EXERCISE:
Please print every line of the listing, unchanged.

DATA TO PROCESS:
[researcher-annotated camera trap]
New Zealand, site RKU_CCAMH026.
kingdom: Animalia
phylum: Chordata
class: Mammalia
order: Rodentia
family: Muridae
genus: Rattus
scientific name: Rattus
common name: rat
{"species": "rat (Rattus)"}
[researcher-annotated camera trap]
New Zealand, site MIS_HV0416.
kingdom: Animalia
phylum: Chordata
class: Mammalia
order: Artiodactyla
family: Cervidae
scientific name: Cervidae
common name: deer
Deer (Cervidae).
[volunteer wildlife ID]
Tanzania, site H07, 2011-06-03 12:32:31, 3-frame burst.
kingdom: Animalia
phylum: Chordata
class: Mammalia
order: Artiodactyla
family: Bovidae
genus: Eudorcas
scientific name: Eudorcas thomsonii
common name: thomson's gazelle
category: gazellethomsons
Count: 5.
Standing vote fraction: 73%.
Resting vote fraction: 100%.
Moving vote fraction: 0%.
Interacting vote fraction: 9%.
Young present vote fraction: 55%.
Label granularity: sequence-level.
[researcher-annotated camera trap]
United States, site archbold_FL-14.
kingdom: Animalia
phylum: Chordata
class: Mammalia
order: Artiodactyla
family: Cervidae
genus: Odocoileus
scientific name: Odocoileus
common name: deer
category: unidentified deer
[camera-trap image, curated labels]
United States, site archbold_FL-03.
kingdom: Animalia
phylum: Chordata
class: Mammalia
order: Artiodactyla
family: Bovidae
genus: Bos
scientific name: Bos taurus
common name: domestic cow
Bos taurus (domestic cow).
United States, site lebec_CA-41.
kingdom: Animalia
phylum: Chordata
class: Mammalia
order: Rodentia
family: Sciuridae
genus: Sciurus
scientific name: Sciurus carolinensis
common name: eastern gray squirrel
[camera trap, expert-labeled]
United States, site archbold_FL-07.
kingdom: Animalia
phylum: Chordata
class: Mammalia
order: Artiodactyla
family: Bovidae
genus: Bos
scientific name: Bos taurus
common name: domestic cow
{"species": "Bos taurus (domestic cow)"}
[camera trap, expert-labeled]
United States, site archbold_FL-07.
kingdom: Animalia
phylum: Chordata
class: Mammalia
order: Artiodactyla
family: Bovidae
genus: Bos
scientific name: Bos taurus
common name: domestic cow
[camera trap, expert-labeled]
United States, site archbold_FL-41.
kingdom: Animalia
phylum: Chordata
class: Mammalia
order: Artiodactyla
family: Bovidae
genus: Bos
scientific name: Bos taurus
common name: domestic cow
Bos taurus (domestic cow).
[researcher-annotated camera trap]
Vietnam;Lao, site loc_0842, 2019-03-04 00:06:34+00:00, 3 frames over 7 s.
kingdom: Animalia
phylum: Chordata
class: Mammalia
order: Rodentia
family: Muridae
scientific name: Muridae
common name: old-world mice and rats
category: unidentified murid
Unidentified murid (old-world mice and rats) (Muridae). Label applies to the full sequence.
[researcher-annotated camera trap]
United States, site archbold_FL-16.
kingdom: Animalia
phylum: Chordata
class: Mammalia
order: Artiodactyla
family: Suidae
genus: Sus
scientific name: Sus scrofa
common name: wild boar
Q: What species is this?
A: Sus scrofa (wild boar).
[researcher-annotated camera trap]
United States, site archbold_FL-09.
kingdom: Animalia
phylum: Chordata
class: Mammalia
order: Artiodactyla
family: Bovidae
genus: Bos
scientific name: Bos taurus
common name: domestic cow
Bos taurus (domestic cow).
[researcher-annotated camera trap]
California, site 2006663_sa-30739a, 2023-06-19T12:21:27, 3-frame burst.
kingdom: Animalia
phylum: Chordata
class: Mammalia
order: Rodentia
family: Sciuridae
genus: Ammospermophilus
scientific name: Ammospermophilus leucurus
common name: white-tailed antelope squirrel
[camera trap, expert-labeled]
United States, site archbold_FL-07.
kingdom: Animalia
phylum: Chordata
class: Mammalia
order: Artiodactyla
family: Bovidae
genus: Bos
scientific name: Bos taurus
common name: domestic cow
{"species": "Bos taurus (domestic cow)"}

WRITTEN SOLUTION:
[researcher-annotated camera trap]
New Zealand, site RKU_CCAMH026.
kingdom: Animalia
phylum: Chordata
class: Mammalia
order: Rodentia
family: Muridae
genus: Rattus
scientific name: Rattus
common name: rat
{"species": "rat (Rattus)"}
[researcher-annotated camera trap]
New Zealand, site MIS_HV0416.
kingdom: Animalia
phylum: Chordata
class: Mammalia
order: Artiodactyla
family: Cervidae
scientific name: Cervidae
common name: deer
Deer (Cervidae).
[volunteer wildlife ID]
Tanzania, site H07, 2011-06-03 12:32:31, 3-frame burst.
kingdom: Animalia
phylum: Chordata
class: Mammalia
order: Artiodactyla
family: Bovidae
genus: Eudorcas
scientific name: Eudorcas thomsonii
common name: thomson's gazelle
category: gazellethomsons
Count: 5.
Standing vote fraction: 73%.
Resting vote fraction: 100%.
Moving vote fraction: 0%.
Interacting vote fraction: 9%.
Young present vote fraction: 55%.
Label granularity: sequence-level.
[researcher-annotated camera trap]
United States, site archbold_FL-14.
kingdom: Animalia
phylum: Chordata
class: Mammalia
order: Artiodactyla
family: Cervidae
genus: Odocoileus
scientific name: Odocoileus
common name: deer
category: unidentified deer
[camera-trap image, curated labels]
United States, site archbold_FL-03.
kingdom: Animalia
phylum: Chordata
class: Mammalia
order: Artiodactyla
family: Bovidae
genus: Bos
scientific name: Bos taurus
common name: domestic cow
Bos taurus (domestic cow).
United States, site lebec_CA-41.
kingdom: Animalia
phylum: Chordata
class: Mammalia
order: Rodentia
family: Sciuridae
genus: Sciurus
scientific name: Sciurus carolinensis
common name: eastern gray squirrel
[camera trap, expert-labeled]
United States, site archbold_FL-07.
kingdom: Animalia
phylum: Chordata
class: Mammalia
order: Artiodactyla
family: Bovidae
genus: Bos
scientific name: Bos taurus
common name: domestic cow
{"species": "Bos taurus (domestic cow)"}
[camera trap, expert-labeled]
United States, site archbold_FL-07.
kingdom: Animalia
phylum: Chordata
class: Mammalia
order: Artiodactyla
family: Bovidae
genus: Bos
scientific name: Bos taurus
common name: domestic cow
[camera trap, expert-labeled]
United States, site archbold_FL-41.
kingdom: Animalia
phylum: Chordata
class: Mammalia
order: Artiodactyla
family: Bovidae
genus: Bos
scientific name: Bos taurus
common name: domestic cow
Bos taurus (domestic cow).
[researcher-annotated camera trap]
Vietnam;Lao, site loc_0842, 2019-03-04 00:06:34+00:00, 3 frames over 7 s.
kingdom: Animalia
phylum: Chordata
class: Mammalia
order: Rodentia
family: Muridae
scientific name: Muridae
common name: old-world mice and rats
category: unidentified murid
Unidentified murid (old-world mice and rats) (Muridae). Label applies to the full sequence.
[researcher-annotated camera trap]
United States, site archbold_FL-16.
kingdom: Animalia
phylum: Chordata
class: Mammalia
order: Artiodactyla
family: Suidae
genus: Sus
scientific name: Sus scrofa
common name: wild boar
Q: What species is this?
A: Sus scrofa (wild boar).
[researcher-annotated camera trap]
United States, site archbold_FL-09.
kingdom: Animalia
phylum: Chordata
class: Mammalia
order: Artiodactyla
family: Bovidae
genus: Bos
scientific name: Bos taurus
common name: domestic cow
Bos taurus (domestic cow).
[researcher-annotated camera trap]
California, site 2006663_sa-30739a, 2023-06-19T12:21:27, 3-frame burst.
kingdom: Animalia
phylum: Chordata
class: Mammalia
order: Rodentia
family: Sciuridae
genus: Ammospermophilus
scientific name: Ammospermophilus leucurus
common name: white-tailed antelope squirrel
[camera trap, expert-labeled]
United States, site archbold_FL-07.
kingdom: Animalia
phylum: Chordata
class: Mammalia
order: Artiodactyla
family: Bovidae
genus: Bos
scientific name: Bos taurus
common name: domestic cow
{"species": "Bos taurus (domestic cow)"}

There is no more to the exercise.